-- Extrait du texte --
————————

C’est le moment d’introduire le fameux colonel. L’âme damnée d’Elvis. Encore un que Goldman ne peut pas piffrer. Difficilement défendable. Mais il analyse très bien ce qui a réuni les deux twin towers du business. A sa manière le Colonel Parker est un outlaw qui vit sur le fil du rasoir. Venu de l’autre pays du fromage, rentré illégalement aux USA il n’est ni plus ni moins qu’un sans-papier qui a réussi, mais qui a tout intérêt à ce que l’administration ne vienne pas mettre son nez dans ses… papiers. Respecte les règlements, n’a pas de fausse comptabilité, et paie ses impôts au centime près. Ce qui ne l’empêche pas de prendre une part exorbitante dans les bénéfices de son association avec Elvis. Cinquante, cinquante, mais les frais pour le chanteur et les décisions pour l’imprésario.

 

aa24.jpg

 

On l’a présenté comme un requin, mais il est surtout un crocodile débonnaire. Dur en affaires mais des plus conciliants sur la signature des contrats. Ne mise pas sur le long terme. Pourvu qu’il ait assez de liquide à verser sur les tables des casinos notre homme est heureux. Encore un qui solde tous ses avoirs et qui ne boursicote pas. L’aurait pu gagner dix fois plus, mais il s’en fout, comme il n’a pas d’enfants il n’a aucun héritier pour lequel il serait important de mettre de l’argent de côté. Le Colonel Parker aime le fric pire qu'un avare, mais c’est pour le dépenser au casino le jeu. Sachez apprécier les nuances. Un flambeur qui n’a besoin que d’allumettes.

 

aa12.jpg

 

Feu de paille et illusion. Parker ne sort pas d’une prestigieuse école de commerce. Son job c’est la foire, le parc d’attraction, le cirque. Un parfait émule de Barnum. N’y a pas fait fortune mais a appris à faire cracher les imbéciles heureux au bassinet. Dès qu’il a pu mettre la main sur sa poulette presleysienne aux œufs d‘or, n’a pas tenté de la transformer en autruche. S’est contenté de ce qu’il avait et de ce qu’il savait faire. L’a cassé la baraque avec, mais ne s’est pas risqué au trapèze volant. Celui qui ramasse le fric et les morceaux, c’est le Monsieur Loyal qui reste au bas de la piste, celui qui bonimente et qui embobine son monde.

 

aa18.jpg

 

Certes c’est Parker qui a tendu les filets de protection autour d’Elvis. Mais il est facile de charger la mule. RCA n’a pas plus su se débrouiller avec Elvis que Capitol avec Gene. Hormis les toutes premières séances sur lesquelles l’hillbilly cat menait la danse, très vite on corseta sa créativité avec une équipe de ringards qui s’y connaissait plus en variétoche grand public qu’en pure rock and roll. A la fin Elvis se contentait de poser sa voix en quatrième vitesse sur des bandes pré-enregistrées qui étaient par la suite arrangées sans que le King daignât y jeter ne serait-ce qu’une oreille distraite. Fallut le sursaut du milieu des années soixante pour que Presley redescendît dans l’arène avec la réussite que l’on sait.

————————

-- Données fournies --
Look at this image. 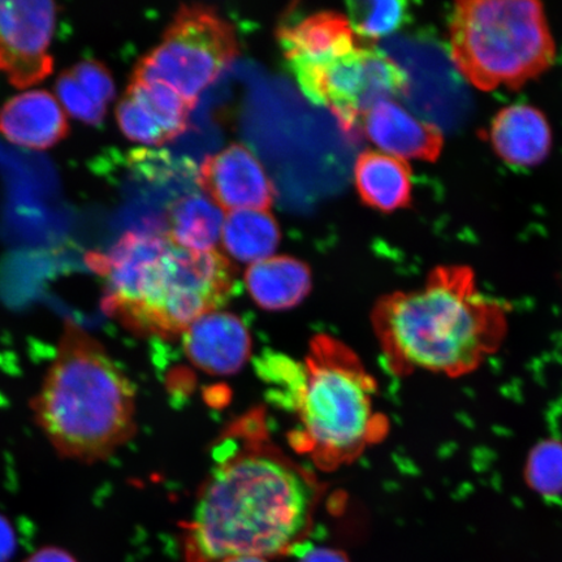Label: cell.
<instances>
[{
    "label": "cell",
    "instance_id": "7a4b0ae2",
    "mask_svg": "<svg viewBox=\"0 0 562 562\" xmlns=\"http://www.w3.org/2000/svg\"><path fill=\"white\" fill-rule=\"evenodd\" d=\"M374 326L390 368L459 378L502 347L508 311L477 290L467 266H440L424 286L378 302Z\"/></svg>",
    "mask_w": 562,
    "mask_h": 562
},
{
    "label": "cell",
    "instance_id": "d6986e66",
    "mask_svg": "<svg viewBox=\"0 0 562 562\" xmlns=\"http://www.w3.org/2000/svg\"><path fill=\"white\" fill-rule=\"evenodd\" d=\"M224 224L223 211L199 193L180 196L167 211V232L170 240L193 251L215 250Z\"/></svg>",
    "mask_w": 562,
    "mask_h": 562
},
{
    "label": "cell",
    "instance_id": "3957f363",
    "mask_svg": "<svg viewBox=\"0 0 562 562\" xmlns=\"http://www.w3.org/2000/svg\"><path fill=\"white\" fill-rule=\"evenodd\" d=\"M35 419L67 459H108L136 430V392L100 341L65 323L58 351L33 400Z\"/></svg>",
    "mask_w": 562,
    "mask_h": 562
},
{
    "label": "cell",
    "instance_id": "7c38bea8",
    "mask_svg": "<svg viewBox=\"0 0 562 562\" xmlns=\"http://www.w3.org/2000/svg\"><path fill=\"white\" fill-rule=\"evenodd\" d=\"M277 37L294 79L353 52L362 42L357 40L348 18L333 11L281 24Z\"/></svg>",
    "mask_w": 562,
    "mask_h": 562
},
{
    "label": "cell",
    "instance_id": "484cf974",
    "mask_svg": "<svg viewBox=\"0 0 562 562\" xmlns=\"http://www.w3.org/2000/svg\"><path fill=\"white\" fill-rule=\"evenodd\" d=\"M24 562H79L72 554L58 547L41 548Z\"/></svg>",
    "mask_w": 562,
    "mask_h": 562
},
{
    "label": "cell",
    "instance_id": "4316f807",
    "mask_svg": "<svg viewBox=\"0 0 562 562\" xmlns=\"http://www.w3.org/2000/svg\"><path fill=\"white\" fill-rule=\"evenodd\" d=\"M300 562H350L347 554L333 548H314L302 557Z\"/></svg>",
    "mask_w": 562,
    "mask_h": 562
},
{
    "label": "cell",
    "instance_id": "cb8c5ba5",
    "mask_svg": "<svg viewBox=\"0 0 562 562\" xmlns=\"http://www.w3.org/2000/svg\"><path fill=\"white\" fill-rule=\"evenodd\" d=\"M56 95L63 103V108L80 122L89 125L101 124L105 116V110L97 105L90 98L83 93L72 76L65 70L56 80Z\"/></svg>",
    "mask_w": 562,
    "mask_h": 562
},
{
    "label": "cell",
    "instance_id": "8992f818",
    "mask_svg": "<svg viewBox=\"0 0 562 562\" xmlns=\"http://www.w3.org/2000/svg\"><path fill=\"white\" fill-rule=\"evenodd\" d=\"M176 245L160 232H126L109 251L87 256L104 283L103 311L131 331L171 336Z\"/></svg>",
    "mask_w": 562,
    "mask_h": 562
},
{
    "label": "cell",
    "instance_id": "2e32d148",
    "mask_svg": "<svg viewBox=\"0 0 562 562\" xmlns=\"http://www.w3.org/2000/svg\"><path fill=\"white\" fill-rule=\"evenodd\" d=\"M488 136L497 157L513 167L538 166L552 149L551 125L543 112L530 104H512L498 111Z\"/></svg>",
    "mask_w": 562,
    "mask_h": 562
},
{
    "label": "cell",
    "instance_id": "9c48e42d",
    "mask_svg": "<svg viewBox=\"0 0 562 562\" xmlns=\"http://www.w3.org/2000/svg\"><path fill=\"white\" fill-rule=\"evenodd\" d=\"M56 15L54 2L0 0V72L13 87L30 88L53 72Z\"/></svg>",
    "mask_w": 562,
    "mask_h": 562
},
{
    "label": "cell",
    "instance_id": "d4e9b609",
    "mask_svg": "<svg viewBox=\"0 0 562 562\" xmlns=\"http://www.w3.org/2000/svg\"><path fill=\"white\" fill-rule=\"evenodd\" d=\"M18 540L9 519L0 515V562H10L15 557Z\"/></svg>",
    "mask_w": 562,
    "mask_h": 562
},
{
    "label": "cell",
    "instance_id": "ffe728a7",
    "mask_svg": "<svg viewBox=\"0 0 562 562\" xmlns=\"http://www.w3.org/2000/svg\"><path fill=\"white\" fill-rule=\"evenodd\" d=\"M279 224L269 211H231L224 221L222 241L229 255L241 262H261L277 250Z\"/></svg>",
    "mask_w": 562,
    "mask_h": 562
},
{
    "label": "cell",
    "instance_id": "603a6c76",
    "mask_svg": "<svg viewBox=\"0 0 562 562\" xmlns=\"http://www.w3.org/2000/svg\"><path fill=\"white\" fill-rule=\"evenodd\" d=\"M68 72L91 101L108 111V105L115 97V82L103 63L83 60L70 67Z\"/></svg>",
    "mask_w": 562,
    "mask_h": 562
},
{
    "label": "cell",
    "instance_id": "6da1fadb",
    "mask_svg": "<svg viewBox=\"0 0 562 562\" xmlns=\"http://www.w3.org/2000/svg\"><path fill=\"white\" fill-rule=\"evenodd\" d=\"M238 427L217 447L184 525L186 562L284 557L312 530L321 498L314 476L272 447L261 419Z\"/></svg>",
    "mask_w": 562,
    "mask_h": 562
},
{
    "label": "cell",
    "instance_id": "9a60e30c",
    "mask_svg": "<svg viewBox=\"0 0 562 562\" xmlns=\"http://www.w3.org/2000/svg\"><path fill=\"white\" fill-rule=\"evenodd\" d=\"M66 110L47 90L12 97L0 109V133L12 144L44 150L68 135Z\"/></svg>",
    "mask_w": 562,
    "mask_h": 562
},
{
    "label": "cell",
    "instance_id": "8fae6325",
    "mask_svg": "<svg viewBox=\"0 0 562 562\" xmlns=\"http://www.w3.org/2000/svg\"><path fill=\"white\" fill-rule=\"evenodd\" d=\"M193 103L161 82L131 80L116 108V121L126 137L160 146L188 128Z\"/></svg>",
    "mask_w": 562,
    "mask_h": 562
},
{
    "label": "cell",
    "instance_id": "7402d4cb",
    "mask_svg": "<svg viewBox=\"0 0 562 562\" xmlns=\"http://www.w3.org/2000/svg\"><path fill=\"white\" fill-rule=\"evenodd\" d=\"M526 475L531 488L540 495H562V442L544 440L533 448Z\"/></svg>",
    "mask_w": 562,
    "mask_h": 562
},
{
    "label": "cell",
    "instance_id": "e0dca14e",
    "mask_svg": "<svg viewBox=\"0 0 562 562\" xmlns=\"http://www.w3.org/2000/svg\"><path fill=\"white\" fill-rule=\"evenodd\" d=\"M412 168L385 153L364 151L355 167V182L364 205L392 213L412 203Z\"/></svg>",
    "mask_w": 562,
    "mask_h": 562
},
{
    "label": "cell",
    "instance_id": "277c9868",
    "mask_svg": "<svg viewBox=\"0 0 562 562\" xmlns=\"http://www.w3.org/2000/svg\"><path fill=\"white\" fill-rule=\"evenodd\" d=\"M293 372L281 396L297 413L294 442L318 465H342L382 438L385 424L375 412L374 381L344 344L318 337Z\"/></svg>",
    "mask_w": 562,
    "mask_h": 562
},
{
    "label": "cell",
    "instance_id": "4fadbf2b",
    "mask_svg": "<svg viewBox=\"0 0 562 562\" xmlns=\"http://www.w3.org/2000/svg\"><path fill=\"white\" fill-rule=\"evenodd\" d=\"M362 133L389 156L438 160L445 136L437 125L419 121L396 101L378 103L364 115Z\"/></svg>",
    "mask_w": 562,
    "mask_h": 562
},
{
    "label": "cell",
    "instance_id": "ac0fdd59",
    "mask_svg": "<svg viewBox=\"0 0 562 562\" xmlns=\"http://www.w3.org/2000/svg\"><path fill=\"white\" fill-rule=\"evenodd\" d=\"M250 296L265 311L296 306L312 290L308 266L292 257H272L252 263L245 273Z\"/></svg>",
    "mask_w": 562,
    "mask_h": 562
},
{
    "label": "cell",
    "instance_id": "52a82bcc",
    "mask_svg": "<svg viewBox=\"0 0 562 562\" xmlns=\"http://www.w3.org/2000/svg\"><path fill=\"white\" fill-rule=\"evenodd\" d=\"M238 54L234 27L207 5H184L160 44L137 63L132 80L161 82L195 104Z\"/></svg>",
    "mask_w": 562,
    "mask_h": 562
},
{
    "label": "cell",
    "instance_id": "ba28073f",
    "mask_svg": "<svg viewBox=\"0 0 562 562\" xmlns=\"http://www.w3.org/2000/svg\"><path fill=\"white\" fill-rule=\"evenodd\" d=\"M296 81L308 100L333 111L351 143L363 136V119L372 108L396 101L411 86L405 70L368 42Z\"/></svg>",
    "mask_w": 562,
    "mask_h": 562
},
{
    "label": "cell",
    "instance_id": "30bf717a",
    "mask_svg": "<svg viewBox=\"0 0 562 562\" xmlns=\"http://www.w3.org/2000/svg\"><path fill=\"white\" fill-rule=\"evenodd\" d=\"M196 182L222 210L267 211L276 201L269 175L243 144H232L203 160Z\"/></svg>",
    "mask_w": 562,
    "mask_h": 562
},
{
    "label": "cell",
    "instance_id": "5bb4252c",
    "mask_svg": "<svg viewBox=\"0 0 562 562\" xmlns=\"http://www.w3.org/2000/svg\"><path fill=\"white\" fill-rule=\"evenodd\" d=\"M182 337L188 357L210 374H235L250 356L248 328L234 314L217 311L202 316Z\"/></svg>",
    "mask_w": 562,
    "mask_h": 562
},
{
    "label": "cell",
    "instance_id": "5b68a950",
    "mask_svg": "<svg viewBox=\"0 0 562 562\" xmlns=\"http://www.w3.org/2000/svg\"><path fill=\"white\" fill-rule=\"evenodd\" d=\"M449 46L460 74L476 89H517L552 66L557 46L542 3L463 0L449 21Z\"/></svg>",
    "mask_w": 562,
    "mask_h": 562
},
{
    "label": "cell",
    "instance_id": "44dd1931",
    "mask_svg": "<svg viewBox=\"0 0 562 562\" xmlns=\"http://www.w3.org/2000/svg\"><path fill=\"white\" fill-rule=\"evenodd\" d=\"M348 21L362 42H374L403 27L411 19L409 4L389 2H348Z\"/></svg>",
    "mask_w": 562,
    "mask_h": 562
},
{
    "label": "cell",
    "instance_id": "83f0119b",
    "mask_svg": "<svg viewBox=\"0 0 562 562\" xmlns=\"http://www.w3.org/2000/svg\"><path fill=\"white\" fill-rule=\"evenodd\" d=\"M217 562H267V559L257 558V557H235L224 559Z\"/></svg>",
    "mask_w": 562,
    "mask_h": 562
}]
</instances>
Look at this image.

————————

-- Consigne --
Recopie le passage sur le colonel Parker entre « Feu de paille » et « embobine son monde. », inclus, en substituant « chapiteau » à « cirque ».

-- Corrigé --
Feu de paille et illusion. Parker ne sort pas d’une prestigieuse école de commerce. Son job c’est la foire, le parc d’attraction, le chapiteau. Un parfait émule de Barnum. N’y a pas fait fortune mais a appris à faire cracher les imbéciles heureux au bassinet. Dès qu’il a pu mettre la main sur sa poulette presleysienne aux œufs d‘or, n’a pas tenté de la transformer en autruche. S’est contenté de ce qu’il avait et de ce qu’il savait faire. L’a cassé la baraque avec, mais ne s’est pas risqué au trapèze volant. Celui qui ramasse le fric et les morceaux, c’est le Monsieur Loyal qui reste au bas de la piste, celui qui bonimente et qui embobine son monde.